Il y aurait enfin, à la dernière époque de ma vie, ou plutôt à l'ultime prémisse de l'agonie où la vieillesse, très bientôt, ne serait plus qu'une faiblesse subie, au moment des égoïsmes les plus légitimes et des abandons sans rancune de se « concerner » encore pour ceux qui peuvent à présent s'entretenir sans mon soutien, au grand débarras du peu de solidarité qui m'a impliqué, la place pour la bonne souffrance naturelle, pour la pleine santé de la fatigue physique, pour les longs efforts corporels éprouvant logiquement les muscles et les os – c'est ainsi qu'en brave il faudrait toujours entendre le voyage, un endurement de retour à la source, une contrainte pour se rappeler l'existence, une réinitialisation des valeurs, à commencer par le travail véritable de la saine usure de ce qui est fait en l'anatomie pour servir et s'endurcir. Risquer son endurance, affronter ce pour quoi la physionomie est bâtie, aller franchement au péril barbare, consentir à la violence, emporter contre soi, tout prêt à les utiliser, des armes cachées, se ressouvenir de ce qu'on est quand on échappe aux contingences du monde et des règles sociales, sans crainte de perdre ou de péricliter. J'irais où les pillards ont le plus de chance de me vouloir nuire, afin de me confronter et d'éprouver le rictus de qui a le goût du sang et sait étonner par ses sursauts performants, consentant à l'ordre hiérarchique des existences, admettant qu'il faut mourir mais non sans une surprenante lutte, ne se résolvant pas à disparaître. Aller à la vigoureuse mort avec l'intention de défendre chèrement sa vie ; rire d'avance du beau combat qu'on précipitera même si l'on doit succomber – combien de gens chez nous sont roués chaque jour sans avoir tenté un coup ou une défense !

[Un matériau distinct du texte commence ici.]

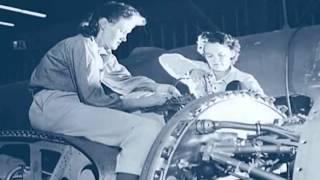 Four Vagabonds - Rosie the Riveter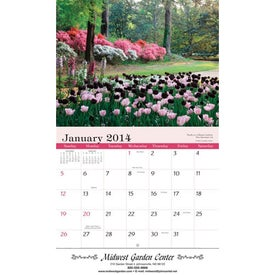 Gardens Wall Calendar for Customization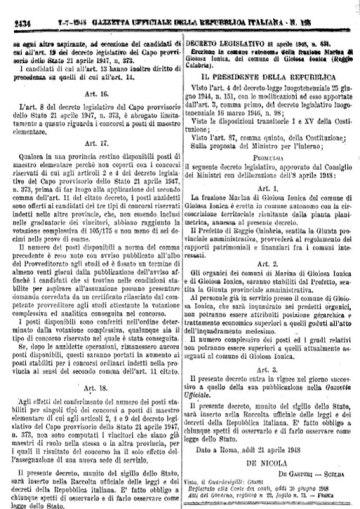 gazzetta_ufficiale_pag2
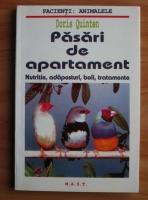 Doris Quinten - Pasari de apartament. Nutritie, adaposturi, boli, tratamente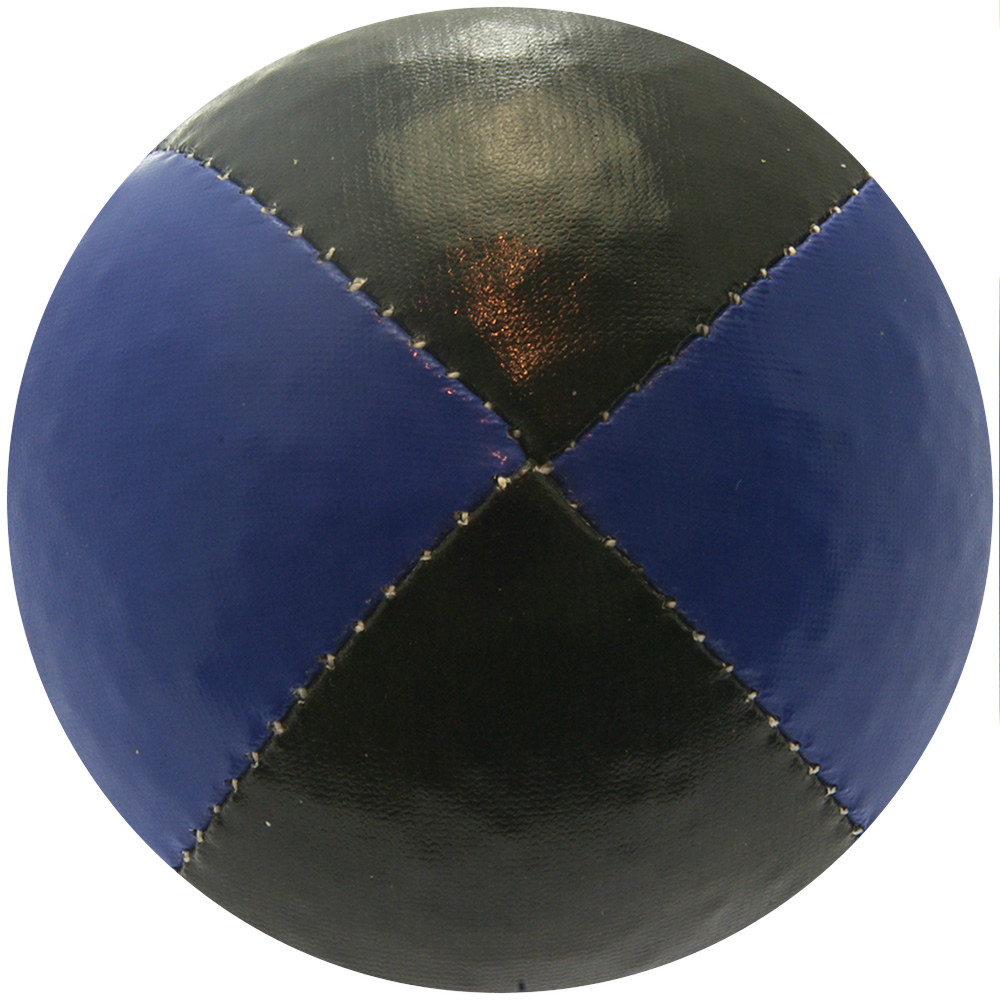 Black & Blue Juggling Ball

(On a perdu jusqu'au réflexe de frapper son agresseur, et c'est comme si jusqu'à la mort on souhaitait premièrement ne point agir de façon insociable qui pût nous être reprochée : on préfère être victime dans son droit et ne pas déparer de sa passivité conforme, honnête homme qui s'est laissé faire comme il devait jusqu'au tombeau parce qu'il s'est fié à la justice de son pays ; ainsi, on permet au bourreau dans la certitude qu'un procès le rattrapera – une telle foi est essentielle au Contemporain, lui est un paradigme et une consolation, c'est la croyance qu'il existe un « dieu » qui rattrapera à sa place tous préjudices qu'il subit des hommes, dieu nommé « Mon-bon)droit » qui se convoque en ne faisant surtout rien d'extraordinaire par le sentiment seul de sa normalité, au même titre qu'on en est venu à sentir, quand un véhicule fonce sur le sien, qu'il vaut mieux ne pas dévier de sa trajectoire pour ne pas quitter la route hors des lignes blanches, ce qui vous mettrait en tort.)

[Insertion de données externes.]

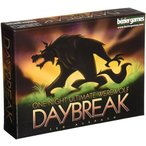 Bezier Games 人狼 ゲーム One Night ワンナイト Ultimate Werewolf Daybreak Game 究極の狼男 夜明け カードゲーム ボードゲーム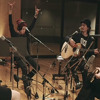 One Ok Rock Accoustic Mighty long fall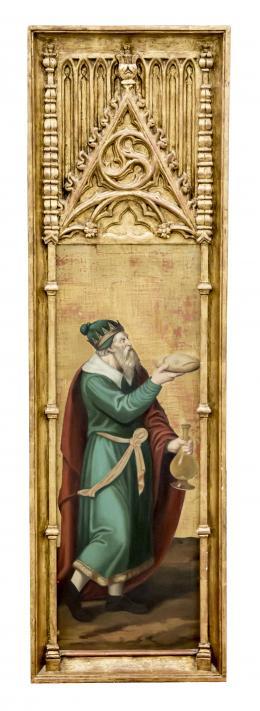 MELQUISEDEC, REY DE SALEM, COPIA DEL ORIGINAL DE JUAN DE JUANES (1503 – 1579). Pintor valenciano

Ici, on ne ressent plus la vitalité du corps ; on est juste fatigué des intermédiaires comme les écrans ; on est épuisé de tête ou l'on a mal à la tête ; les mœurs policées font des langueurs qui ne sont pas être parce qu'on éprouve trop constamment l'excès de vivre. On n'a pas assez commencé à vivre par l'exister : on a débuté dans l'ordre anachronique, antigénéalogique, par le confort. On était habillé avant d'avoir enduré le naître.

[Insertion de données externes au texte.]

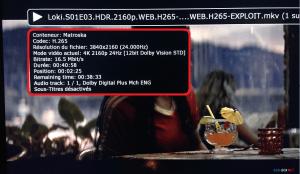 Info lecture Dune 4K vison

Je n'ai pas dû tuer en moi la paresse d'agir, ayant encore redouté de sacrifier quelque petite chose : chez nous, il faut toujours s'obliger à la peine, s'imposer une intempérie d'où l'on ne peut plus sortir rien qu'en éteignant la télévision ; on bronze chez nous, on ne devient jamais coriace. Et donc : marcher avec une face de morgue impassible, dur, sérieux, pénible, par degrés jusqu'aux lieux sauvages où la cruauté amorale donna autrefois les attributs formidables d'un roi magnifique, avancer sans faillir sur des pistes et dans des jungles, déterminé quoique sans but hormis le mal, mal au sein duquel le moindre-mal est un repos, mal qui est une jouissance de se sentir exister, s'enfoncer dans l'ardeur de manière que le mollet et la cuisse durcissent comme l'acier, prendre enfin plutôt que « recevoir » ce qui rend fort, vigilant aux signes et aux provocations, conservant le meurtre tout aux bords des mains, frapper et oser tuer dans le doute, régression extrêmement avisée car il faut observer vite et se tendre en réflexe. Rendre impérieux le trajet entre deux escales et selon telle durée, s'imposer ainsi de l'épreuve, quoique sans jamais tendre au calvaire ou à la mortification, d'ailleurs bien équipé et rationnel, faire de l'étape une contention logique et efficace.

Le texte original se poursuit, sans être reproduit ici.